反乱軍の指揮官の目が泳ぎ、耳を真横にして答えに窮したので、神官長と駐屯兵の指揮官はわざとらしく耳を倒した。


特に駐屯兵の指揮官が“さあ、どっちだ?”と、まるで博打を打っている博徒の様に、耳をソヨソヨと前後に揺らし、軽く口角を上げて煽るのは効果があった。


煽られている反乱軍の指揮官は曖昧な答えを探したが思い付かず、冷や汗をかき始めたが、神官長が更に追い討ちをかけた。


「住民達は、貴方達FELNの兵士。特に元奴隷の兵士を恐れております。今こうして話している間も、母親達は子供達に配る毒薬入りの菓子を用意し、娘達は凌辱を恐れ毒杯を仰ごうとしているのです。他の者達も、妻子が死後に辱しめを受けないようにと、地下の納骨堂に油を撒き、火を着けてから貴方達に最期の闘いを挑もうとしているのですよ?」


半分は事実だが、住民達は交渉の行方を見守っており。結果次第では最悪の結果になるのは明白だった。


「貴方は…」

神官長が反乱軍の指揮官の手を握った。

「前世と同じ過ちを繰り返さなくても良い筈です。あの母子の様な」


反乱軍の指揮官の顔が引きつった。

神官長が反乱軍の指揮官の前世での記憶を探り、トラウマを掘り起こしたのだ。

「48時間後には、我々は宿場町の城塞を攻撃するか、宿場町から離れます………」

「中尉!」

駐屯兵に今後の計画が知れ渡るが、指揮官は素直に今決まっている事を話したので人猫の兵士は驚いた。

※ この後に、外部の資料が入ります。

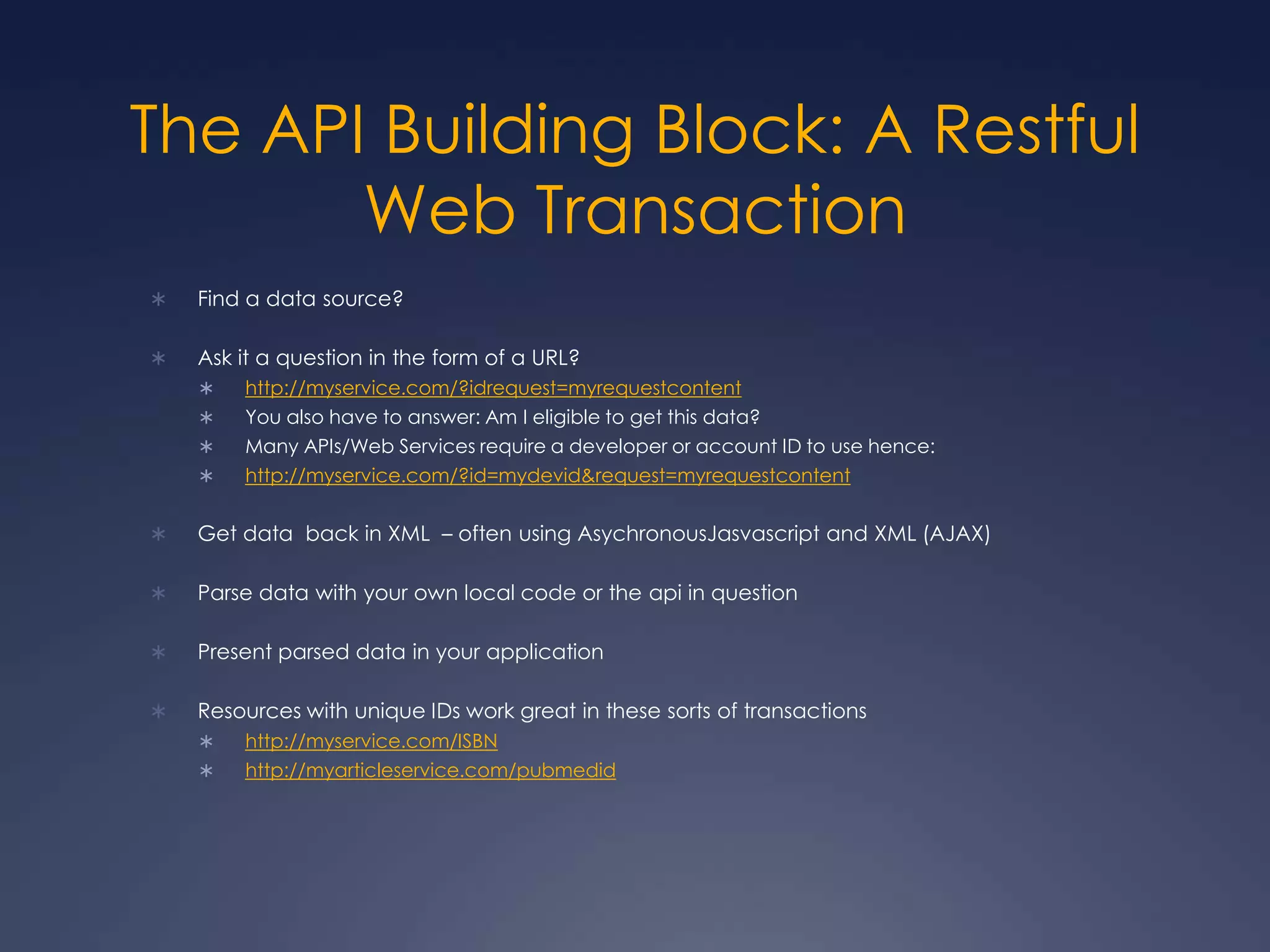 The API Building Block: A Restful Web Transaction

∗ Find a data source?

∗ Ask it a question in the form of a URL?
∗ http://myservice.com/?idrequest=myrequestcontent
∗ You also have to answer: Am I eligible to get this data?
∗ Many APIs/Web Services require a developer or account ID to use hence:
∗ http://myservice.com/?id=mydevid&request=myrequestcontent

∗ Get data back in XML – often using AsychronousJasvascript and XML (AJAX)

∗ Parse data with your own local code or the api in question

∗ Present parsed data in your application

∗ Resources with unique IDs work great in these sorts of transactions
∗ http://myservice.com/ISBN
∗ http://myarticleservice.com/pubmedid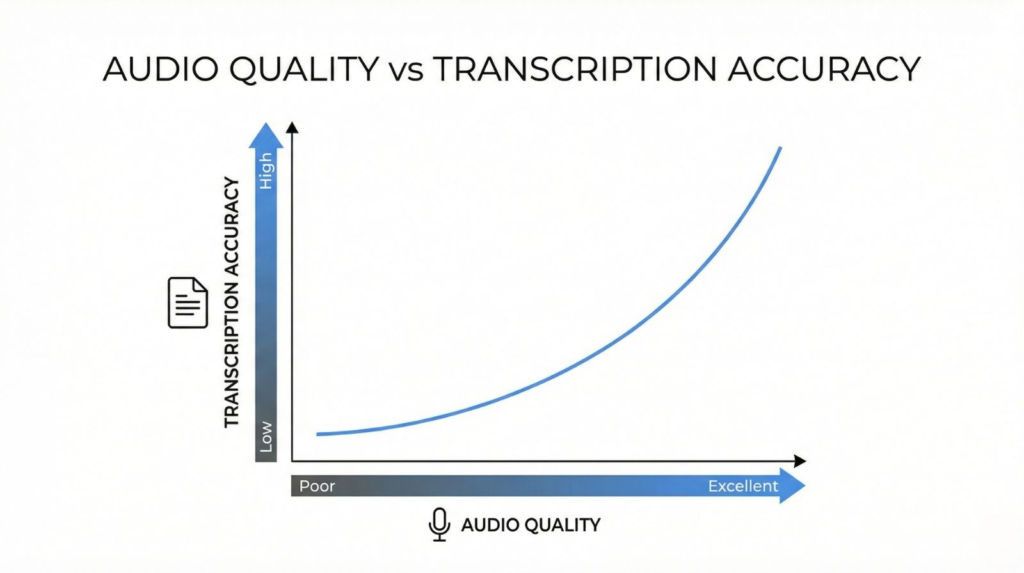 AUDIO QUALITY vs TRANSCRIPTION ACCURACY

TRANSCRIPTION ACCURACY

High

Low

Poor

Excellent

AUDIO QUALITY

「攻撃が決まった場合は、此処も無事とは限りませんので、避難をお願いしたいのです」

前装砲とは言え、椎の実形の砲弾は狙いが正確で。城塞から離れた南の神殿に砲弾が当たることは無いだろうが、仮に火災が発生するか、混乱が起きればどうなるか判らなかった。


「判りました。……避難中の安全は保証して貰えるとの事ですが、住民を安全地帯にまで送り届けた後に我々が戦列に復帰することになりますが、宜しいので?」

駐屯兵の指揮官からの問に反乱軍の指揮官は頷いた。

「構いません。将軍も“住民の避難さえ完了すれば良い”との方針です」




「なあ?」

「なんだい?」

馬で小川を越え、宿場町の北東の門が正面に見えるタイミングでデイブが口を開いた。

「俺がグエラ少佐に手紙を届けていることになってるじゃん」

「そうだね」


デイブは小一時間前から“何かおかしい”と思っていたことをショーンにぶちまけた。

「俺よかショーンの方が適任じゃないか?」

ショーンが真顔でデイブの顔を見てから正面を向き、再びデイブの顔を見た。

「まあ、そうだね。同期兵だし…。あ、やっぱ無理」

「いや、何でだよ!」

ショーンが目を大きく逸らしたのでデイブが思わず大声を上げた。


「いや、賭けで負けて借金が…」

「幾らよ?」

ショーンが掌をデイブに向けた。

「…5…ドル?」

「いや、5フラン」

「なんて?」


聞き間違えだと思い、デイブが聞き返したが。

「だから、5フラン」

たったの5フランで会いたがらない事にムッとし、デイブはショーンの左耳先をデコぴんした。


「イタタ、ちょっとなんだい?」

案外痛かったので、ショーンは左耳を垂らし、さすりだした。

「そんぐらい、ちゃっちゃと払えば良いだろう」

「でーもなー」


ショーンは懲りずに次の言い訳を話し出した。

「アイツの事だから利子を求めてくるよ」

「んなの、手紙を渡したりなんだで、それどころじゃなくなるから誤魔化せるだろ」

「でーもなー」


デイブはショーンがふざけている事に気付いたが、どうせ暇だからと話しに乗っかっていた。

「アイツ意外と執念深いじゃん?深くない?」

「いや、俺は一兵卒だったからグエラ少佐とそんなに親しくは無いし。てか、そんだけ親しいなら尚更適任じゃん」

「でーもなー」




「なんだアイツ等」

北東の門に詰めている駐屯兵がショーン達に気付いた。

(でーもなー)

FELNの反乱軍が攻めてきてから、出て行く住民や伝令の出入りは激しいが、入ってくる変人は初めてだった。


(でーもなー)

「ん?…おい、アイツ等魔王様の伝令だぞ」

ショーンとデイブが青色の三角旗(ペナント)を槍に掲げているので、駐屯兵は余計に怪しんだ。


「でーもなー」

「どうします?」

兵士達に判断を仰がれ現場指揮官は悩んだ。

魔王様の配下の者を通さない訳にはいかず、かと言って怪しい2人を通す訳にも行かなかった。


「あ、二手に別れました」

デイブがショーンと手紙を交換しデイブが一人で門へ真っ直ぐ向かってきた。